每一根尾巴的末尾都带着灰白色的角质,尖端锋锐无比。
焚心焰已经熄灭,周段不得不全身贯注才能在暴雨般的攻势中支撑,始终找不到反击的机会。
“快走。”后方传来纪清仪沙哑的声音。
周段瞥她一眼,与戚我白并肩抵挡挥舞的尾刃,总算艰难退出旬应所能触及的范围。
戚我白脸色铁青,周段转头问他:“你当真有办法毒死他么?”
“我没想到是这样。”戚我白惨然道:“汲云竟也是他,解阴术……”
“受死!”高亢的龙吟将两人打断,旬应自废墟中挺起龙身,肚腹还在地上摩擦着。
他看起来有些不适应这庞大的躯体,身姿中带着鲁莽和笨拙,但即使如此,发挥出的力量也远非周段几人所能敌。

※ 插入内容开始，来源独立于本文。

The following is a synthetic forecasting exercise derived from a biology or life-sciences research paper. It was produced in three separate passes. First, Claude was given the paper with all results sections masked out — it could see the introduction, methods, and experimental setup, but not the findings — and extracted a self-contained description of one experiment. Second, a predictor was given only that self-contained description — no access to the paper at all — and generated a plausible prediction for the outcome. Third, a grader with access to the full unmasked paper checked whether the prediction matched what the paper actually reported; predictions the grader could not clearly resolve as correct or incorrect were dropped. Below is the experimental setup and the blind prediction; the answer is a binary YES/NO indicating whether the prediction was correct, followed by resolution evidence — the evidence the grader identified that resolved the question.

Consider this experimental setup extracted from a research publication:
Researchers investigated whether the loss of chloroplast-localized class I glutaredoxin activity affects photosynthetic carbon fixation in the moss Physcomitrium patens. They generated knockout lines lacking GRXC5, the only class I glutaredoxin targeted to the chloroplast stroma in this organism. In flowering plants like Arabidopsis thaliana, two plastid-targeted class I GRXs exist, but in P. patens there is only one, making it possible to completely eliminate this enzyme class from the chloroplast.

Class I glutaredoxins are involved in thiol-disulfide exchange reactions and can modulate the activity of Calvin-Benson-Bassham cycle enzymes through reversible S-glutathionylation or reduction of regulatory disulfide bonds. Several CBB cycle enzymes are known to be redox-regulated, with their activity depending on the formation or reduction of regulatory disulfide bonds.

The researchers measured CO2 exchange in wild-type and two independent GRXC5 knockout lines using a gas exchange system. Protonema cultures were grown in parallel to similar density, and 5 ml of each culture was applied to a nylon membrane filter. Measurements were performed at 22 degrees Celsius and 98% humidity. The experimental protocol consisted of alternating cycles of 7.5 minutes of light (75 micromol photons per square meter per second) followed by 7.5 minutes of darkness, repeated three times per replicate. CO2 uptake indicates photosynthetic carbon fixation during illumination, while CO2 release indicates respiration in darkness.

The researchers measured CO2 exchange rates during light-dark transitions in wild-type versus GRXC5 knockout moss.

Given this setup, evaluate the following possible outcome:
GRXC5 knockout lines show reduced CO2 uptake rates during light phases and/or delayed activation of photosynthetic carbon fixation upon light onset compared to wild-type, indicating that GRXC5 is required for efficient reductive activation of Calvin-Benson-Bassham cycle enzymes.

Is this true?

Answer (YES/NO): NO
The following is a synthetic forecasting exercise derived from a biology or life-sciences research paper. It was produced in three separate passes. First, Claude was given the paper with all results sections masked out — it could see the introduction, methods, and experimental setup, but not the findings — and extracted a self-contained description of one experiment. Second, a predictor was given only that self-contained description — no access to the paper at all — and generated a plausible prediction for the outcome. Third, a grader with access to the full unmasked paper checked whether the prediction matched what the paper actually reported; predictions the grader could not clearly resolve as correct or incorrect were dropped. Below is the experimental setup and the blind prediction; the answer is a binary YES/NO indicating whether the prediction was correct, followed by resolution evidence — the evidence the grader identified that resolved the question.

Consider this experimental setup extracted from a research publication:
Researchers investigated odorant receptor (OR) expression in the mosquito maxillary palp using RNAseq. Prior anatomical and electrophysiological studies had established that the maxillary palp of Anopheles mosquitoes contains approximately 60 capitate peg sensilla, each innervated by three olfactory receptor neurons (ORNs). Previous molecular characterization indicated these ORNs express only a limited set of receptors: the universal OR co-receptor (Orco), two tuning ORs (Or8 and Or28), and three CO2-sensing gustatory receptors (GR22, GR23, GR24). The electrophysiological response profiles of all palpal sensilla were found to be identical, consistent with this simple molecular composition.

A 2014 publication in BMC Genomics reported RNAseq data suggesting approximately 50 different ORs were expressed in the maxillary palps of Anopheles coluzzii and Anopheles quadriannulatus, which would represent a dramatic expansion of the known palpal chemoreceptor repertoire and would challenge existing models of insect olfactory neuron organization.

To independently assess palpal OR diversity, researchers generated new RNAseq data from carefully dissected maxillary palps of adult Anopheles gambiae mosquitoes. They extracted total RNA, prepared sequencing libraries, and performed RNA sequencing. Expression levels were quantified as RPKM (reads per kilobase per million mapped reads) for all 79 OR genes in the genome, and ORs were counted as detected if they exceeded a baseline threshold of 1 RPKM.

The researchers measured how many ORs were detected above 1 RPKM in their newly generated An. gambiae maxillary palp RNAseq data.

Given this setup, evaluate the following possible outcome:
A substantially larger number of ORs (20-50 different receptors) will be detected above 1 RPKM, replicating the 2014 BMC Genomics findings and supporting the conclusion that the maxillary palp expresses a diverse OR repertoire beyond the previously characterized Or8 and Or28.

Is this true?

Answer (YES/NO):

手掌伸进衣兜,周段死死握住那块尖锐的鳞片,内力奔涌直到它变得有些烫手。
紧接着三人就不得不再次后撤躲避攻势,狂风呼啸,旬应摆动长尾,艰难地腾空而起,张开巨口喷吐怪异的气息。
妖力凝聚,他猛然俯冲,用龙爪和长尾撕裂筑垣坊的整个街区。
烟尘扑灭了三人的踪迹,但他不管不顾,解阴术扫过每一处废墟。
空气在妖术的扰动下剧烈震荡,幸存的百姓或者妖人都感到体内力量滞涩,多少难堪的痛苦的回忆在脑中翻涌。

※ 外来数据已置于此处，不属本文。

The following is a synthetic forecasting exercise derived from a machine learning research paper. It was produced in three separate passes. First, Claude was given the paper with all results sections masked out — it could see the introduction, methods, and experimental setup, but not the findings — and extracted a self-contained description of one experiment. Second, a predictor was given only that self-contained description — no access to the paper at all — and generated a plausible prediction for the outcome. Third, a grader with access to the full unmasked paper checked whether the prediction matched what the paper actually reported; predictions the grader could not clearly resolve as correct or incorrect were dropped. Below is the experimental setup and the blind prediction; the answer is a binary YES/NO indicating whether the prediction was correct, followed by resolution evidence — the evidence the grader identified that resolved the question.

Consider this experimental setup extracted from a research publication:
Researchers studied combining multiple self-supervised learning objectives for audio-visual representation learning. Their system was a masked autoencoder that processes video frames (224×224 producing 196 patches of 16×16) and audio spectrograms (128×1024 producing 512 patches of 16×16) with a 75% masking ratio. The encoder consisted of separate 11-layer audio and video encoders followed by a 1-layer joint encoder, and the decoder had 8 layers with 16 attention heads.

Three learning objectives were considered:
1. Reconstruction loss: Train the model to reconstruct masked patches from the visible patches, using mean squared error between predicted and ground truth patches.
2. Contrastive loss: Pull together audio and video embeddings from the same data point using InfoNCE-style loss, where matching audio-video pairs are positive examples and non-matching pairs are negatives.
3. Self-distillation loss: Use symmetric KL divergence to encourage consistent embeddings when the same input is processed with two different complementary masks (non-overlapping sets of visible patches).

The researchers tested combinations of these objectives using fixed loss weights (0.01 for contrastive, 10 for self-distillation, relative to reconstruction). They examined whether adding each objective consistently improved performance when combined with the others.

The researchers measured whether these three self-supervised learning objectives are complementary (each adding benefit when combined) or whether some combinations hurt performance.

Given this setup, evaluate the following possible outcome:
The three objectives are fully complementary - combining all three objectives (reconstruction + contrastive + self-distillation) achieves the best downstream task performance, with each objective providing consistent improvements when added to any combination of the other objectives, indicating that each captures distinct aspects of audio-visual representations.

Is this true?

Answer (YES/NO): NO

心智弱小的人当即沉溺于幻境,坊中悲鸣四起,久久不绝。
“戚我白。”鱼龙口吐人言:“你应当先他们而死。”
“你说的对。”尘埃中有这样的声音回应他。
旬应猛然转过头,只见狼狈不堪的中年男人垂手立在断壁残垣上,半边身体尽是淋漓鲜血。
他的眼睛里没有旬应所期待的悔恨或者愤怒,只剩下无尽的漠然:
“从一开始我就不应当心软。你可是高贵的尊血,无需我赏赐的自由。犯下此等重罪,我死有余辜。”
旬应朝他挥爪。
但这一击竟被躲了过去,戚我白凌空转身落在旬应的指节上,沿着他的前爪一路奔跑。
鱼龙大声嘶吼起来,挥动数条长尾一齐朝他攻去。
戚我白早已遍体鳞伤内力迟滞,此时正通过耗尽精血的方式奔逃。
他在漫天舞动的灰影中闪躲腾挪,那些极限的转身和跳跃正一寸寸撕裂他的肌肉和经脉。
但他仍然到达了最高处,踩踏着锋利的尾刃高高跃起,拼尽全力甩出湿漉漉的鸳鸯钺。
利刃上满是粘稠毒药,闪烁着诡异的光芒。
距离太近,旬应已经无法挥舞前爪或者尾巴来抵挡,只有紧紧闭上眼睛和巨口。
但那对他来说无比渺小的武器仍然刺进了眼皮,没入竖瞳深处。
嘶哑的龙吟骤然爆发,戚我白尚未落地便被震得浑身剧痛,唇角和耳朵都溢出血来。
旬应用前爪疯狂撕抓头颅,却迟迟无法将那对鸳鸯钺取出。
被刺破的右眼在抓挠之下变得血肉模糊,流出来的血液异常暗沉,金色之中带着粘稠的绿。
“死吧。”戚我白喃喃道。他艰难地撑起身子,踏着瓦砾木梁一步步靠近旬应:“你眼前的所有去路,只有死亡最轻松。这应当是……慈悲。”
他刚刚在鱼龙面前站直,就被暴怒的旬应一爪拍飞。